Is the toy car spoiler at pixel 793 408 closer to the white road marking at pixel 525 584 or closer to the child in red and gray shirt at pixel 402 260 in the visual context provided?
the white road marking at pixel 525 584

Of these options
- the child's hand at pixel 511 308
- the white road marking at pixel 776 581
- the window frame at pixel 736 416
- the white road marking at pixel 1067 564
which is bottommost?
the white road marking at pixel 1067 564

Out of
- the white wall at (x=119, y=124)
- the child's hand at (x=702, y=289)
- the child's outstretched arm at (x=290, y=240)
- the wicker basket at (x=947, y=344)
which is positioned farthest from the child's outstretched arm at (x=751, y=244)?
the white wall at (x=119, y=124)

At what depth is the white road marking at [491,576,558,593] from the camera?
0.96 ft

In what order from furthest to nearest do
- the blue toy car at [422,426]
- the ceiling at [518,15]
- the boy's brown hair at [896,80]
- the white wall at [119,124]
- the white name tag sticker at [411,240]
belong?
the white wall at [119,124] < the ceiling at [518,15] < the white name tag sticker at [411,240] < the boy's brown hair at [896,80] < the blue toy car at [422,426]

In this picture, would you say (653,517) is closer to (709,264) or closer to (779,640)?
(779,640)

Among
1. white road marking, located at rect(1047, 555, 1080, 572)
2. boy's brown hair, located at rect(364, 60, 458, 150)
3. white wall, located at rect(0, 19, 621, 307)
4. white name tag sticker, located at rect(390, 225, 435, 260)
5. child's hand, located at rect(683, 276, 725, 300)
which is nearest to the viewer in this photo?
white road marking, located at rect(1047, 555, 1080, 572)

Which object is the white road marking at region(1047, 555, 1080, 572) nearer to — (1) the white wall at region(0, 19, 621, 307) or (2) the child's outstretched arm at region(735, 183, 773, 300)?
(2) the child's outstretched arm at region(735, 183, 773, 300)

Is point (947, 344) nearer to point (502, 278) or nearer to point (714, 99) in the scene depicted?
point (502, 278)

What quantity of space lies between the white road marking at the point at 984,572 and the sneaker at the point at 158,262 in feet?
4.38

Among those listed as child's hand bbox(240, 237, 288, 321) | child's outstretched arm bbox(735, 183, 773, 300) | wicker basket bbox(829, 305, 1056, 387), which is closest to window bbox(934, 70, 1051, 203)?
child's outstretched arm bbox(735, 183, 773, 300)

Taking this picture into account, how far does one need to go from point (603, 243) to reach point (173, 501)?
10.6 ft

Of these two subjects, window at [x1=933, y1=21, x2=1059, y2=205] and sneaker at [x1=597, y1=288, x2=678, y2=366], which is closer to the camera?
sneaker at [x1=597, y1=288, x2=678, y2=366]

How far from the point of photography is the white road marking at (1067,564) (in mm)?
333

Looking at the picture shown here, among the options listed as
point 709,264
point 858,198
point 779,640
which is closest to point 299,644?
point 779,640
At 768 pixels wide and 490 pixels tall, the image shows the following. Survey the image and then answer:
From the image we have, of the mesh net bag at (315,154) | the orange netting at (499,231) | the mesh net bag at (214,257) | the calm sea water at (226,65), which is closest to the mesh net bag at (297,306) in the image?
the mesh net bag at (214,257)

---

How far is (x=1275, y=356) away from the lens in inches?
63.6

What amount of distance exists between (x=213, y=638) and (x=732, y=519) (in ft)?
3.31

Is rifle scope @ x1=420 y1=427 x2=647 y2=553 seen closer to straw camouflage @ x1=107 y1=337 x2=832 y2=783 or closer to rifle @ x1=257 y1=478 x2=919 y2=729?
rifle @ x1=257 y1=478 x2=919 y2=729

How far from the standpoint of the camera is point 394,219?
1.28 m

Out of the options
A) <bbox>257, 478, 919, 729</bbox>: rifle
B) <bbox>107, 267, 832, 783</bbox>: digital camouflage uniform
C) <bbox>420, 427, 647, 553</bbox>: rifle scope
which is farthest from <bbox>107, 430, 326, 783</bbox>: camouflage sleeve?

---

• _Written exercise_:
Output the stretch of lines from the one containing "How far is (x=1275, y=356)" through the one containing "which is farthest" as a Markdown table with the columns Row and Line. Leave out blank lines.

• _Worked answer_:
| Row | Line |
|---|---|
| 1 | How far is (x=1275, y=356) away from the lens in inches? |
| 2 | 63.6 |
| 3 | What amount of distance exists between (x=213, y=638) and (x=732, y=519) (in ft)? |
| 4 | 3.31 |
| 5 | Is rifle scope @ x1=420 y1=427 x2=647 y2=553 seen closer to straw camouflage @ x1=107 y1=337 x2=832 y2=783 or closer to rifle @ x1=257 y1=478 x2=919 y2=729? |
| 6 | rifle @ x1=257 y1=478 x2=919 y2=729 |
| 7 | How far from the standpoint of the camera is point 394,219? |
| 8 | 1.28 m |
| 9 | Out of the options |
| 10 | A) <bbox>257, 478, 919, 729</bbox>: rifle |
| 11 | B) <bbox>107, 267, 832, 783</bbox>: digital camouflage uniform |
| 12 | C) <bbox>420, 427, 647, 553</bbox>: rifle scope |
| 13 | which is farthest from <bbox>107, 430, 326, 783</bbox>: camouflage sleeve? |